- **TASK**:
Can you retype the travel account word for word, starting with "In the morning, we" and going on through "comical car ride."?

- **READING PASSAGE**:
————
So depressed, dejected, and defeated, we tucked our tails between our legs and walked home. We had an early flight the next day to Colombia so our desires for the night included eating, sleeping, and not much else. Our friends from Bocas were staying at the same hostel so we were able to hang out some more before we parted ways. Besides that we caught up a little on world news. I was very disappointed that the rioting in Australia was not even covered much by the American media but was pretty happy to hear about the Patriot Act looking like it was going to go down like the Hindenburg because of Dubya's lying and general creepiness. On a side note as well, the bunk beds we slept in that night were identical to the ones that Fatty had as a child. Both of us had spent many nights tucked away in those rickety metal sleeping compartments and after all these years, with the beds staying the same size and me growing slightly since 4th grade, I was squeezed pretty snugly into my bed.

 

In the morning, we enjoyed breakfast of fried corn patties, a piece of queso procesado, and a hot dog. To drink, some jugo de naranja. The owner of the hostel, Xavier, a massive Belgian man, was going to give us a ride to the airport for a small fee. Along the way we got a detailed description and ample listening time to music called Reggaeton. It's a fast paced mixture of latino music with the beats and tempo of reggae. It also is almost always laced with not subtle sexual inuendos and analogies to sexual body parts. Xavier explained some of the lyrics to us: "He's saying that the lady is asking for the gasolina. You know what the gasolina is?" all the time making references to his pants. We told him we understood but either he didn't understand that we understood or he enjoyed pointing to his penis and laughing. Either way, it was a comical car ride.
————
- **DATA SHOWN**:
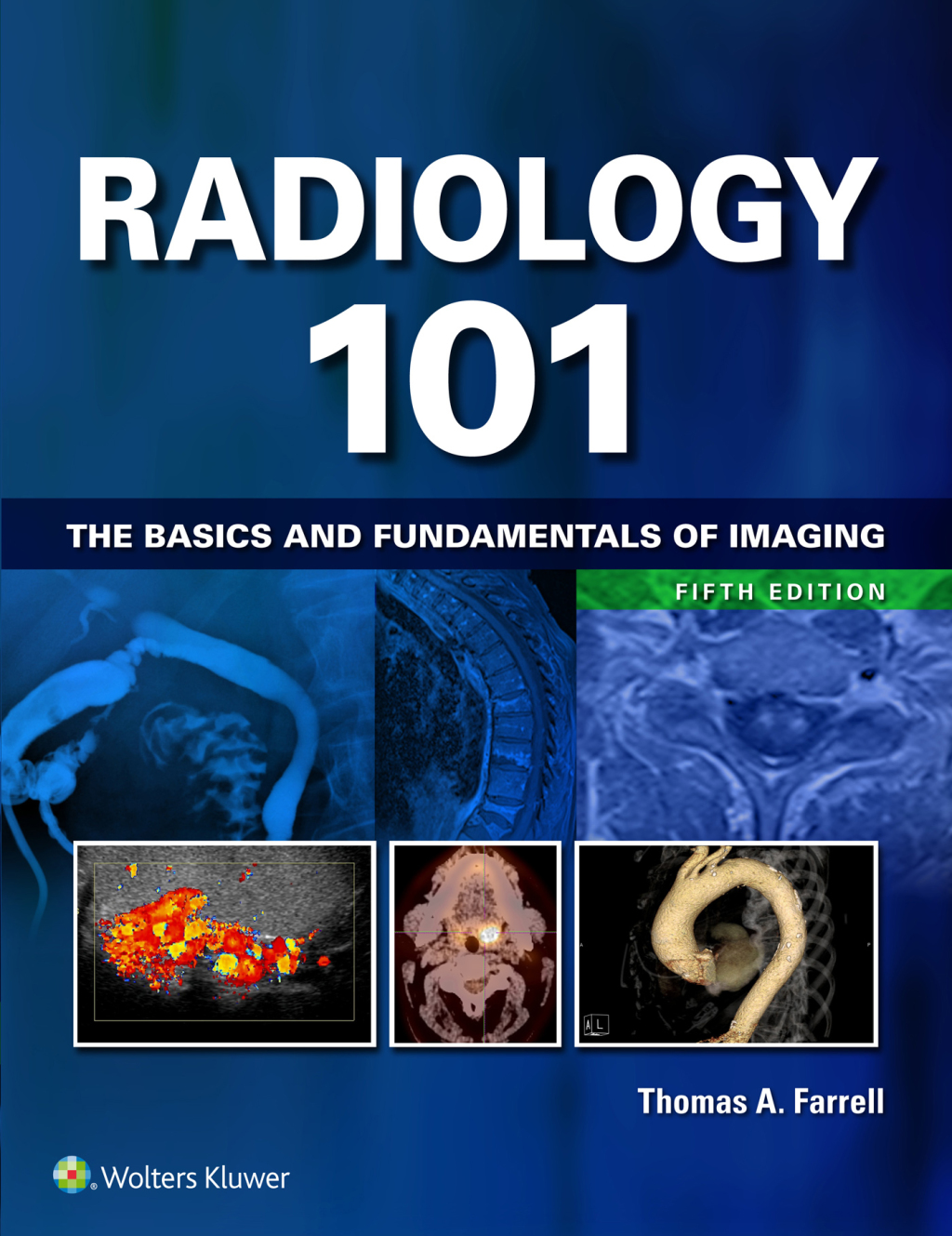 Radiology 101 The Basics and Fundamentals of Imaging 5th Edition â€“ PDF/EPUB Version Downloadable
————
- **ANSWER FOR THIS EXERCISE**:
In the morning, we enjoyed breakfast of fried corn patties, a piece of queso procesado, and a hot dog. To drink, some jugo de naranja. The owner of the hostel, Xavier, a massive Belgian man, was going to give us a ride to the airport for a small fee. Along the way we got a detailed description and ample listening time to music called Reggaeton. It's a fast paced mixture of latino music with the beats and tempo of reggae. It also is almost always laced with not subtle sexual inuendos and analogies to sexual body parts. Xavier explained some of the lyrics to us: "He's saying that the lady is asking for the gasolina. You know what the gasolina is?" all the time making references to his pants. We told him we understood but either he didn't understand that we understood or he enjoyed pointing to his penis and laughing. Either way, it was a comical car ride.